# Set exercise a
Repeat the rows word for word, starting with the first row and continuing up to and including the line that contains "[516,304,733,537]".

# Source excerpt

Package User-Defined functions

User-Defined functions (UDFs) are functions written in Python or q which are defined as named functions for use in a Stream Processor pipeline or the Scratchpad.

Motivation of UDFs

The addition of UDFs is motivated by the need to define analytics in a streaming context while abstracting the underlying implementation logic and language used to define the UDF. This can be particularly useful in organizations with limited numbers of either q or Python developers who wish to make the most of their development resources by allowing experts in these languages to define functionality that can be used by anyone in the organization.

Within kdb Insights Enterprise, UDFs are supported for use in the following:

A Stream Processor pipeline - as the input to any of the Function nodes that support code, allowing you to specify persisted custom logic to be associated with a pipeline via:
- The UI
- Python API and retrieved using the qsp.udf function
- q API and retrieved using the .qsp.udf function
In the Scratchpad section of the Query Window you can:
- List and load the content of a package.
- Use an available UDF within a Pipeline developed within a q or Python session.

For examples of their usage see the kdb Insights Enterprise quickstart guide here.

Defining a UDF

You can define UDFs within packages using comments in q and decorators in Python. These constructs provide an association between the configuration of a UDF and the function linked with the UDF.

Create a file that contains the UDF definition

Pythonq

from kxi.packages.decorators import udf

@udf.*

The code below provides an example of UDF that multiples a column value by a random number between 0 and 1:

from kxi.packages.decorators import udf

@udf.name('custom_py_map')
@udf.description('Custom Python UDF making use of numpy')
@udf.tag('sp')
@udf.category('map')
def py_udf(table, params):
    mod_column = table[params['column']]
    # Multiply the content of the column to be modified by random values between 0 and 1
    table[params['column']] = mod_column * np.random.random_sample(len(mod_column),)
    return(table)

# Available data
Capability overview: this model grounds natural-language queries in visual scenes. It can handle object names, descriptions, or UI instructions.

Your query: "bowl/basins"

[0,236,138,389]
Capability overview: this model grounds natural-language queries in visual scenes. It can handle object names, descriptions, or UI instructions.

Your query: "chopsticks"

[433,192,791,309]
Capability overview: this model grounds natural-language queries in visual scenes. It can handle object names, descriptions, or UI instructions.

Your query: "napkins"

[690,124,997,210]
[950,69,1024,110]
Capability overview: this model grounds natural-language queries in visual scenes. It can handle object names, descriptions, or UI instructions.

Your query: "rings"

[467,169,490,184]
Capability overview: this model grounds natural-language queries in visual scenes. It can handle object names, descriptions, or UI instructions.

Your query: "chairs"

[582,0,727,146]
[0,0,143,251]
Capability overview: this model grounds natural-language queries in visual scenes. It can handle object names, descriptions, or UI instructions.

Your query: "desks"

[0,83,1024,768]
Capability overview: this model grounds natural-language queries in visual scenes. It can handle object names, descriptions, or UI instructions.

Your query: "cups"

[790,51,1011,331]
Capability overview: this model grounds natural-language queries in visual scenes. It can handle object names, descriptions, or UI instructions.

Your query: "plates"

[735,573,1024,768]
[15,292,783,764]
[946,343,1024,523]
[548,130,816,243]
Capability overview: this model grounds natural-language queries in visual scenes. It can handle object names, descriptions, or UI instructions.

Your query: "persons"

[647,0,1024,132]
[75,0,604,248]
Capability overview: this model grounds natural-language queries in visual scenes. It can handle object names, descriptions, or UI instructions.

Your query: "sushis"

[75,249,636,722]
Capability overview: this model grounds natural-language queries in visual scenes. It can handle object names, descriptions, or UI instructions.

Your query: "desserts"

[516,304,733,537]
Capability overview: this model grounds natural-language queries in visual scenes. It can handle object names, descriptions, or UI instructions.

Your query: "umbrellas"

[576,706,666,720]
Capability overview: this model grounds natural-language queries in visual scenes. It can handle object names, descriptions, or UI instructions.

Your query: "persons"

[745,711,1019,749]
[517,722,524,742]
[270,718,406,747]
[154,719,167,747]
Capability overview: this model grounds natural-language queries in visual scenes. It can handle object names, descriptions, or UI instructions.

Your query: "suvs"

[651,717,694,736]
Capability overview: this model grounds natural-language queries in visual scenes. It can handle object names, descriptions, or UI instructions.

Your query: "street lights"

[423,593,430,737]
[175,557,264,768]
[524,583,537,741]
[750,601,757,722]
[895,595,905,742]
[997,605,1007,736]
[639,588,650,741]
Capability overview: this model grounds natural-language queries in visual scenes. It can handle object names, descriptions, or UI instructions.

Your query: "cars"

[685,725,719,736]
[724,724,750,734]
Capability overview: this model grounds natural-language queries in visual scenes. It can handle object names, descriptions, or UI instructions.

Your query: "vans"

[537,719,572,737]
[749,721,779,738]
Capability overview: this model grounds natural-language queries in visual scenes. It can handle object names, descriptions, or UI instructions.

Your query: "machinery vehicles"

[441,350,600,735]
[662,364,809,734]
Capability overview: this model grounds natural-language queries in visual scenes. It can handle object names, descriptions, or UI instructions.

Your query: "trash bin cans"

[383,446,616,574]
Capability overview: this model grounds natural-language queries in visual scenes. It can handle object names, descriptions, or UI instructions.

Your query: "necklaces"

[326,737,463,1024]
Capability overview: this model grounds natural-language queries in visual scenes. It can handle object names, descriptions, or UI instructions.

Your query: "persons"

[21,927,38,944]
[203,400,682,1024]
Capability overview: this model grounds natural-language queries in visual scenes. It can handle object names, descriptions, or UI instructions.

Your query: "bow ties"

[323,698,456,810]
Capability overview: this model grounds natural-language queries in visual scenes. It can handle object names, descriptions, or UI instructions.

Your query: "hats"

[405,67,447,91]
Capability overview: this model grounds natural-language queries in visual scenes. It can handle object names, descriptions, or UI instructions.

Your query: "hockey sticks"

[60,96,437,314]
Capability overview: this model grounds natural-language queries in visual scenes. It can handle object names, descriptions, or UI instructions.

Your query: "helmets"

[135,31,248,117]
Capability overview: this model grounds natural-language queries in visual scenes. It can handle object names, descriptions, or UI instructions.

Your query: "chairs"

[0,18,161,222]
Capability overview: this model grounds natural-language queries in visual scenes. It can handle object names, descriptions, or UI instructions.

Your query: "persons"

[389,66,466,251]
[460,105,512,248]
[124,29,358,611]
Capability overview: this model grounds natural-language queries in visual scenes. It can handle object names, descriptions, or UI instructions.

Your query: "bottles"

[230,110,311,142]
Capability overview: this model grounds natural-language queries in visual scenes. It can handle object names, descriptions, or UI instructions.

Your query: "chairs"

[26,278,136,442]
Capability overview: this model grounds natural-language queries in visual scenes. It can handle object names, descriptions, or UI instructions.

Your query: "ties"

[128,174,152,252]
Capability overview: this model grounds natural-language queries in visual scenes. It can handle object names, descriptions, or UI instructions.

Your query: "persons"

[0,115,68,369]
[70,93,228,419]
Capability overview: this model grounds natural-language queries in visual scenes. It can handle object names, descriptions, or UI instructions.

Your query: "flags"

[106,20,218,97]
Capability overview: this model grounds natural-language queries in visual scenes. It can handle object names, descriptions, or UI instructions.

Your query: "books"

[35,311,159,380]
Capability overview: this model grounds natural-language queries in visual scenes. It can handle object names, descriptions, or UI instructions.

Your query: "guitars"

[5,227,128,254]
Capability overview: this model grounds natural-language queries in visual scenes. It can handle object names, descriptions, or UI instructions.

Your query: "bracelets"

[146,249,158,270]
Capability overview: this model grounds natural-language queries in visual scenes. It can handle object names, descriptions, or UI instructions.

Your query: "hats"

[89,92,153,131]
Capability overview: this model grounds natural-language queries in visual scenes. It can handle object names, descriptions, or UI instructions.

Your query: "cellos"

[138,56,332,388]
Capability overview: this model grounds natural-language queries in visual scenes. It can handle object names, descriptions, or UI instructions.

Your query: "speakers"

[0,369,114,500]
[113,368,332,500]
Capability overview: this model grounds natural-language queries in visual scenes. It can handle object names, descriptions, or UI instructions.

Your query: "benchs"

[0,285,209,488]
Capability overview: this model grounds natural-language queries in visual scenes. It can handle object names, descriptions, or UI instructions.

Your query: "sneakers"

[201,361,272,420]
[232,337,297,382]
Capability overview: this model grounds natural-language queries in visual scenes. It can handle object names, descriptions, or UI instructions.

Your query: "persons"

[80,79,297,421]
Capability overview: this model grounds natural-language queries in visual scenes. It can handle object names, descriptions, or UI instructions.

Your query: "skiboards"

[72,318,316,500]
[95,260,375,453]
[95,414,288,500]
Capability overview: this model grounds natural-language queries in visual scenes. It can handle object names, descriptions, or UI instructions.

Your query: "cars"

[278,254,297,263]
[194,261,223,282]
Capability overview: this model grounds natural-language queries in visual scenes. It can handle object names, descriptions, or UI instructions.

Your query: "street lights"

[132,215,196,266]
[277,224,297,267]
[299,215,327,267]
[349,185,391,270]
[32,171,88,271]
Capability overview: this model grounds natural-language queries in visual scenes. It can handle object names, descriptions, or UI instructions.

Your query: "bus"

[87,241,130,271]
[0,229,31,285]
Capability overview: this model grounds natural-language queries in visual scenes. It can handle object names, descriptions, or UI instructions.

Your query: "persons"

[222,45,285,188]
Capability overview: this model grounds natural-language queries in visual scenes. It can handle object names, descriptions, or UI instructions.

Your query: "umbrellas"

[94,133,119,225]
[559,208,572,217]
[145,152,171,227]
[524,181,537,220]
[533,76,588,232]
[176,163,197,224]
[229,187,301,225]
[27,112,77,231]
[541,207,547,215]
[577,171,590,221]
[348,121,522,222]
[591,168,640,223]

# Set exercise b
Transcribe the passage from the page on user-defined functions word for word, from "A Stream Processor pipeline - as" up to and including "with the UDF.".

# Written solution a
Capability overview: this model grounds natural-language queries in visual scenes. It can handle object names, descriptions, or UI instructions.

Your query: "bowl/basins"

[0,236,138,389]
Capability overview: this model grounds natural-language queries in visual scenes. It can handle object names, descriptions, or UI instructions.

Your query: "chopsticks"

[433,192,791,309]
Capability overview: this model grounds natural-language queries in visual scenes. It can handle object names, descriptions, or UI instructions.

Your query: "napkins"

[690,124,997,210]
[950,69,1024,110]
Capability overview: this model grounds natural-language queries in visual scenes. It can handle object names, descriptions, or UI instructions.

Your query: "rings"

[467,169,490,184]
Capability overview: this model grounds natural-language queries in visual scenes. It can handle object names, descriptions, or UI instructions.

Your query: "chairs"

[582,0,727,146]
[0,0,143,251]
Capability overview: this model grounds natural-language queries in visual scenes. It can handle object names, descriptions, or UI instructions.

Your query: "desks"

[0,83,1024,768]
Capability overview: this model grounds natural-language queries in visual scenes. It can handle object names, descriptions, or UI instructions.

Your query: "cups"

[790,51,1011,331]
Capability overview: this model grounds natural-language queries in visual scenes. It can handle object names, descriptions, or UI instructions.

Your query: "plates"

[735,573,1024,768]
[15,292,783,764]
[946,343,1024,523]
[548,130,816,243]
Capability overview: this model grounds natural-language queries in visual scenes. It can handle object names, descriptions, or UI instructions.

Your query: "persons"

[647,0,1024,132]
[75,0,604,248]
Capability overview: this model grounds natural-language queries in visual scenes. It can handle object names, descriptions, or UI instructions.

Your query: "sushis"

[75,249,636,722]
Capability overview: this model grounds natural-language queries in visual scenes. It can handle object names, descriptions, or UI instructions.

Your query: "desserts"

[516,304,733,537]

# Written solution b
A Stream Processor pipeline - as the input to any of the Function nodes that support code, allowing you to specify persisted custom logic to be associated with a pipeline via:
- The UI
- Python API and retrieved using the qsp.udf function
- q API and retrieved using the .qsp.udf function
In the Scratchpad section of the Query Window you can:
- List and load the content of a package.
- Use an available UDF within a Pipeline developed within a q or Python session.

For examples of their usage see the kdb Insights Enterprise quickstart guide here.

Defining a UDF

You can define UDFs within packages using comments in q and decorators in Python. These constructs provide an association between the configuration of a UDF and the function linked with the UDF.